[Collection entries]

####

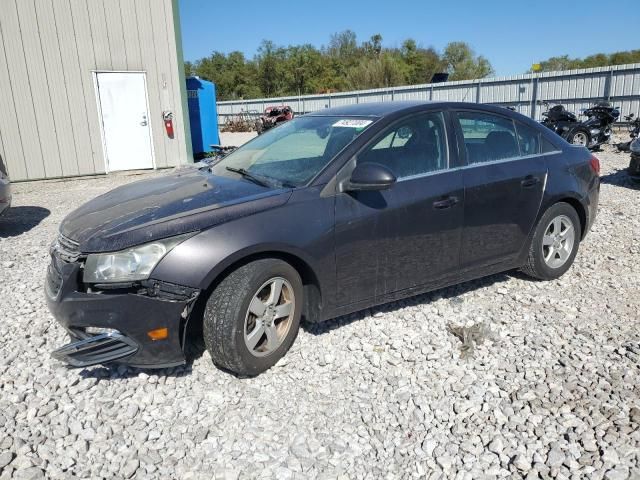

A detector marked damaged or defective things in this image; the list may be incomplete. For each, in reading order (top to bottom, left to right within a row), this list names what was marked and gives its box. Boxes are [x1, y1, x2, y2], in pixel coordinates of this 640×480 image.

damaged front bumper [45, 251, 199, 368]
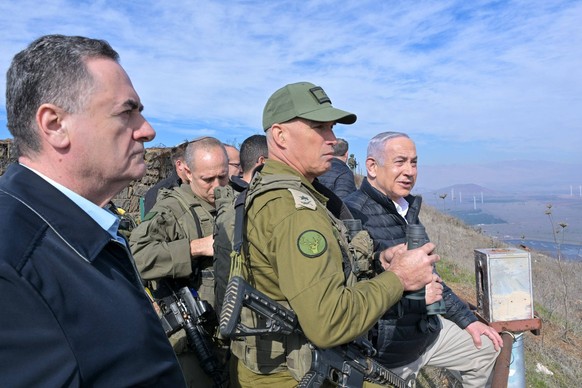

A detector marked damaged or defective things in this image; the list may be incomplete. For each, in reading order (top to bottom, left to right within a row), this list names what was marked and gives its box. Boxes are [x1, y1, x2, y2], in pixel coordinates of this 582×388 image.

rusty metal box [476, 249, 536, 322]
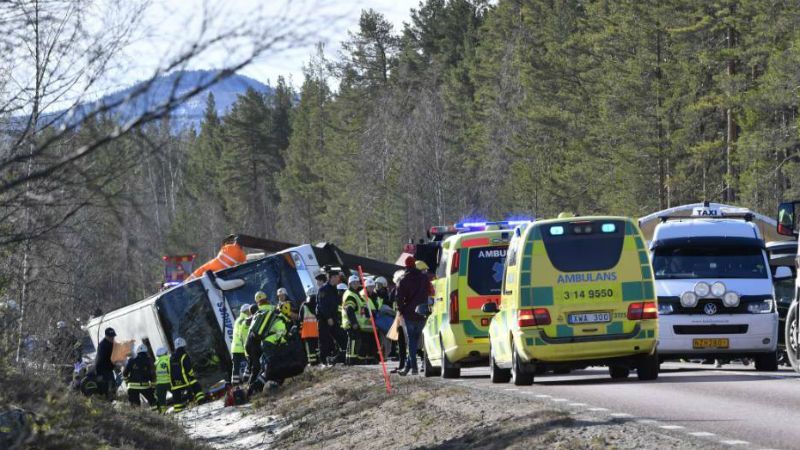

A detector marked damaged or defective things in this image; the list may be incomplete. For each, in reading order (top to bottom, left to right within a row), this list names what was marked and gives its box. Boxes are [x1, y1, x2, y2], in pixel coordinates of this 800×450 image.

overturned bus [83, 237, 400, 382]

####

Go back to the records above and write them out exactly, without the pictures.

=== Output of the exercise ===
A detector marked damaged or defective things in this image; the list may be incomplete. For each, in reading order (top to bottom, left to right within a row), this list names what was marked and gives its box. Boxes are [x1, y1, x2, y2], in pixel coordinates of this 640×480 image.

damaged front bumper [45, 251, 199, 368]

A detector marked damaged or defective things in this image; the list may be incomplete. For each, in reading order (top to bottom, left to right within a row), this list names what was marked and gives its box. Boxes are [x1, y1, x2, y2], in pixel coordinates of this 582×388 image.

rusty metal box [476, 249, 536, 322]

A detector marked damaged or defective things in this image; the list may be incomplete. For each, in reading order (top to bottom, left to right within a row), this list names what was marked and gives its box. Boxes are [x1, y1, x2, y2], in pixel coordinates of this 800×450 image.

overturned bus [83, 237, 400, 382]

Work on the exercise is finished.